OpenSignal, the company behind the popular mobile speed testing app of the same name, has released its January 2017 Canadian State of Mobile Networks report, showing a neck-in-neck race for speed dominance between the Big Three, with Telus edging out the competition across a majority of metrics.
The company bases its results off of crowd-sourced testing from its app, compiling both user-initiated tests and tests that run in the background, which the company says provides less user bias. Its data sample size is a robust 289,240,795 tests in total, sourced from 15,272 app between October 1st and December 31st, 2016.
Carriers in a wireless Canada
OpenSignal’s results show that when it comes to LTE downloads, Bell and Telus “share the speed crown.”
The average LTE download speed measured for Telus’ network is 30.5Mbps, while Bell’s network measured 28.4Mbps. Due to “overlapping statistical margins,” however, OpenSignal ultimately counted this as a draw for the two competitors, which have a long-held infrastructure sharing agreement.
The tie between Bell and Telus was closer when it came to 3G speeds, with 6.3Mbps for Bell and 6.2Mbps for Telus.
Meanwhile, Rogers came in third (though not by an overwhelming margin) with an average 27.32 4G download speed and 4.91Mbps 3G download speed.
In an overall download speed average, combining both 3G and 4G speeds, the Big Three remained close but Telus came out the winner with a 24.11Mbps speed, Bell second with 22.09Mbps and Rogers third with 21.25Mbps.
When it came to network reaction time, commonly known as latency, there was a clear winner between Bell and Telus. Winning both 3G and 4G latency match-ups, Telus scored 73.2ms and 43.6ms respectively.
Bell scored 90.76ms for 3G latency and 47.13ms for 4G latency, coming in second. In third, Rogers averaged 101.80ms on 3G and 51.22 on 4G.
In addition to these standard benchmarks for wireless network performance, OpenSignal adds another metric: availability.
Through constantly tracking networks in the background of its users’ smartphones, the company is able to reveal the percentage of time LTE subscribers have a 4G LTE connection available. In this, Rogers and Telus tied, with both networks offering customers an LTE connection 80 percent of the time, while Bell was not far off at 78 percent.
Freedom Mobile’s new LTE network and the networks of other smaller or regional carriers were not included in the results, presumably because OpenSignal aimed to paint a simplified picture of the three largest LTE networks in Canada.
For those who are interested in Freedom Mobile’s LTE network, however, MobileSyrup put together a (much smaller scale) network test of Freedom’s new LTE network in Toronto and will shortly do the same in Vancouver.
Canada in the wireless world
Canada’s Big Three networks all delivered average speeds significantly higher than last year’s measurements with the highest 4G download speeds reaching 30.5 Mbps on Telus’ network.

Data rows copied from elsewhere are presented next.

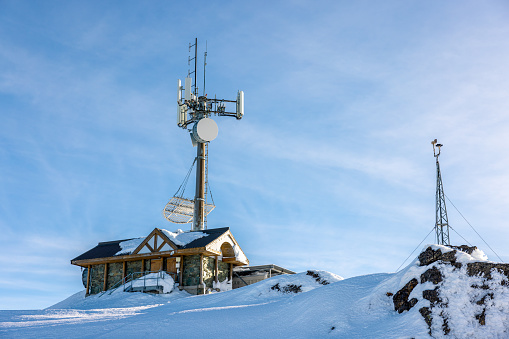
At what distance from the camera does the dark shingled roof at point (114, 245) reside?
27853 millimetres

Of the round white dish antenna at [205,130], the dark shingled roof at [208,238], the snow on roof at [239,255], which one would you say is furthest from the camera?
the round white dish antenna at [205,130]

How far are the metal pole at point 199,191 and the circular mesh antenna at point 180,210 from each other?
555 millimetres

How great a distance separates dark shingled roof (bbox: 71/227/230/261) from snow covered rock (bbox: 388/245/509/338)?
54.1 ft

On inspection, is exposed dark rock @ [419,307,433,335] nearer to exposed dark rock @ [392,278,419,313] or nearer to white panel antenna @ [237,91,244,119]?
exposed dark rock @ [392,278,419,313]

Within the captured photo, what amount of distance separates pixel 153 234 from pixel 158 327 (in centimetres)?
1588

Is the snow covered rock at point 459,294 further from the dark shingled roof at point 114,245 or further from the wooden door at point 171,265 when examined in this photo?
the wooden door at point 171,265

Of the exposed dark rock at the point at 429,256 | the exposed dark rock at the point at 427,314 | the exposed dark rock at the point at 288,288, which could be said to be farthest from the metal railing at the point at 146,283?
the exposed dark rock at the point at 427,314

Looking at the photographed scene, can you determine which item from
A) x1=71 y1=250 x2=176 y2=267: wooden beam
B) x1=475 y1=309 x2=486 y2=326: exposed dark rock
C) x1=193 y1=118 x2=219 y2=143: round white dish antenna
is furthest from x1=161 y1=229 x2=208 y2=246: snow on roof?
x1=475 y1=309 x2=486 y2=326: exposed dark rock

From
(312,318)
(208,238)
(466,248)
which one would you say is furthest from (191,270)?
(466,248)

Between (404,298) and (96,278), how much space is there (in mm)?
22873

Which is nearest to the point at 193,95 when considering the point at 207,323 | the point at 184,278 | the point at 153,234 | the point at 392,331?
the point at 153,234

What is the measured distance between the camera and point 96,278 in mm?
30312

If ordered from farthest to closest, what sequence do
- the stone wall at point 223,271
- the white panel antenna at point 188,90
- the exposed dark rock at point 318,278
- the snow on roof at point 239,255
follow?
the white panel antenna at point 188,90 → the snow on roof at point 239,255 → the stone wall at point 223,271 → the exposed dark rock at point 318,278

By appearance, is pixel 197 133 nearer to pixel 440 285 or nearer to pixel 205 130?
pixel 205 130
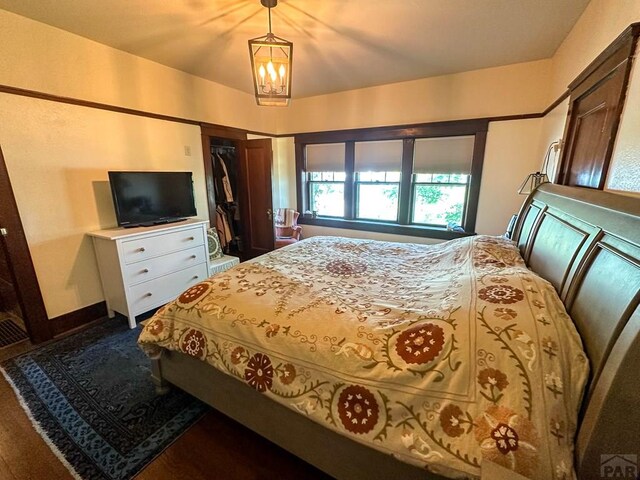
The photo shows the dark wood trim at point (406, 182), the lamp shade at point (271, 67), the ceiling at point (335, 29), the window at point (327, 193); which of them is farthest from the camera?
the window at point (327, 193)

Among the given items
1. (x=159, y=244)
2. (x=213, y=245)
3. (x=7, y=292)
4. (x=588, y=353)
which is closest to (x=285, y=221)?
(x=213, y=245)

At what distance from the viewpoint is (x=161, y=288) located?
9.07ft

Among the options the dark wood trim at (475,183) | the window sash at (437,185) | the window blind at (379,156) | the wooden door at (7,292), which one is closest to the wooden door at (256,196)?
the window blind at (379,156)

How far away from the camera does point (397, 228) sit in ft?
12.7

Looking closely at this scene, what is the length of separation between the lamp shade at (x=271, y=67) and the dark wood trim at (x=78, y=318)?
2.65 metres

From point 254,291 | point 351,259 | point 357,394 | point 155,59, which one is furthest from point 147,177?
point 357,394

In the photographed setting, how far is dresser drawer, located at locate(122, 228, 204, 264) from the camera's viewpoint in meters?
2.45

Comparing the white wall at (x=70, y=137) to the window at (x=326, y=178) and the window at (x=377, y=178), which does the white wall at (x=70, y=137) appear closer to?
the window at (x=326, y=178)

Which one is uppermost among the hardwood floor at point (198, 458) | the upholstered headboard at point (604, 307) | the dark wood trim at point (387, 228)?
the upholstered headboard at point (604, 307)

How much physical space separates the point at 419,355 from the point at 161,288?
8.97ft

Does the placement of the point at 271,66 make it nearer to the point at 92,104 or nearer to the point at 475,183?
the point at 92,104

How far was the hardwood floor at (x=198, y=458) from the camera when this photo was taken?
1297 millimetres

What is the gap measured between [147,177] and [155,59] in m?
1.30

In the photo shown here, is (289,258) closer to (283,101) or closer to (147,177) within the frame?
(283,101)
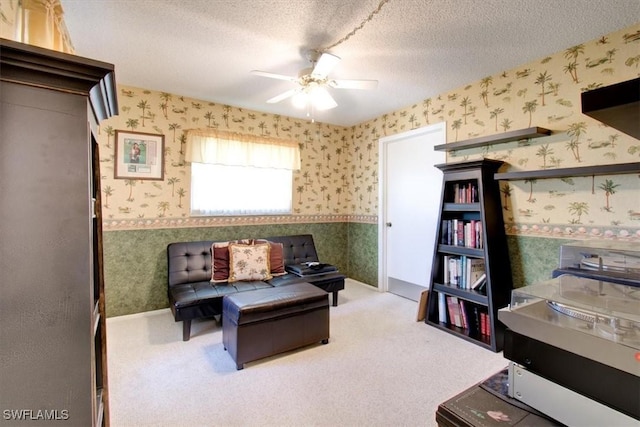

Bell, however, is not far behind with download speeds of 28.4 Mbps. As the average 4G availability among Canada’s Big Three is approximately 80 percent, Canadians don’t have a problem getting a 4G signal the majority of the time.
While Canadians enjoy one of the most advanced and accessible line-ups of mobile networks in the world, they’re also known to pay some of the highest wireless subscriber fees in the world as well.
A report released by the CRTC last summer revealed that Canadians rank in the top three among the countries surveyed for the prices they pay on its wireless services, especially in comparison to the monthly fees paid by United States-based wireless customers.
It’s easiest to compare the country to its southern neighbour, whose residents pay notably less in monthly mobile and wireless fees to access a network that falls slightly below what Canadians have gotten used to.
While the United States’ carriers slightly outdo the likes of Rogers, Bell and Telus in terms of comprehensive coverage, Canada’s networks are still among the world’s most reliable when it comes to providing a consistent 4G or LTE signal.
In the last OpenSignal report issued in November, 2016, Canada narrowly made the top 20 for countries with the highest network availability at 95.71 percent compared to 75.42 percent availability nationwide. In comparison, the United States falls far below this rate at 78 percent.
Overall however, despite lagging slightly behind American networks in terms of areal coverage, Rogers, Bell and Telus make up for it in performance, as the typical 4G connection in Canada is 26.6 Mbps, which is almost double the United States average.
Last year’s report suggested the possibility that Canadian carriers have such impressive — and evenly matched — networks due to their network sharing agreements. Telus and Bell share towers, while Rogers has gone a similar route with regional carriers such as Videotron in Quebec and MTS in Manitoba.
In addition, despite the fact that this report didn’t cover them in detail, it’s important not to discount Canada’s regional carriers. Competition in the Canadian telecom sector has often been criticized, as the Rogers, Bell and Telus tend to monopolize the marketplace.
All in all, Canada’s wireless networks continue to be competitive both with each other and on the global stage. The coming years could very likely usher in the development of 5G networks in Canada, which could enable the mass commercialization of technologies like virtual reality, the Internet of Things, machine learning and others.